PLAYER
WAIVER, RELEASE OF LIABILITY, AND INSURANCE INSTRUCTIONS
I,
the undersigned, certify that I am in good physical condition and wish to
participate in the United States of America Ladies Soccer Organization
(USALSO), where I will be playing soccer (“soccer activities”). I hereby
acknowledge that I have voluntarily applied to participate in soccer activities
through USALSO.
I
am aware that serious accidents occasionally occur during soccer activities;
and that participants occasionally sustain serious personal injury or death
and/or property damage, as a consequence thereof. I understand that included among the
dangerous elements of soccer activities are risks associated with the weather,
adverse field conditions, sprinklers, goal posts, contact with considerable
force, and risk of severe permanent physical injuries, including bruises,
scrapes, cuts, strained, sprained or torn muscles, tendons or ligaments, broken
bones, dislocation of joints, concussion, brain damage, nerve and spinal cord
injury, paralysis and death. I
understand that the fields, paths, sidewalks, and parking lots, cannot be
guaranteed to be smooth or free from defects, and that there is a risk of
injury as a result of tripping, falling, or striking an unknown object. I understand that in addition to the
above-mentioned risks, there are unpredictable dangers involved in soccer
activities. If, however, I observe any
unusual and/or significant hazard I will bring such to the attention of the nearest
official immediately and remove myself from participation if necessary.
In
consideration of my participation in soccer activities, I voluntarily release,
discharge, and agree to hold harmless: (1) USALSO, its respective officers,
agents, employees, members, and volunteers and (2) the City of Torrance, its
respective officers, agents, employees, members, and volunteers from any and
all liability for injuries or death or property damage resulting from or in any
way connected with my participation in soccer activities, that this Waiver and
Release is applicable even though the negligent activities of USALSO, its
respective officers, agents, employees, members, and volunteers or the City of
Torrance, its respective officers, agents, employees, members, or volunteers may
have caused or contributed to the injury or death or property damage, and this
document is binding on my heirs and dependents as well as myself. Additionally, this Waiver and Release will
apply to any injury, death, and/or property damage caused or allegedly caused
by a dangerous condition of public property.

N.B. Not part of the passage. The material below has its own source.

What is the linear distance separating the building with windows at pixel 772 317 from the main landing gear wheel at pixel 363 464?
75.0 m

I freely and voluntarily expressly assume all the risks of participating
in these soccer activities.
I
represent that to the best of my knowledge that I have no medical, physical,
and/or emotional health condition which would hinder or prevent my
participation in the soccer activities.
I also certify that I am physically fit, have sufficiently trained for
participation in these soccer activities and have not been advised otherwise by
a qualified medical person. In the case
of sickness, accident, or injury, USALSO, its respective officers, agents,
employees, members, or volunteers have my express permission to secure, at my
expense, such medical attention as is deemed necessary in the sole discretion
of USALSO, its respective officers, agents, employees, members, or volunteers.
Additionally, I acknowledge that I
have read and understand the rules of USALSO and agree to follow them. I understand that during soccer
activities, I may be photographed. I
agree to allow photo, video, or film likeness of me to be used for any
legitimate purpose by USALSO, its respective officers, agents, employees,
members, volunteers, officials, producers, sponsors, organizers, and/or
assigns.
I understand that if an injury
should occur, it must be noted on the game line-up card and that it is the
team’s (coach, representative, players) responsibility to see that the injury
is documented before the line-up cards are submitted to the Statistician.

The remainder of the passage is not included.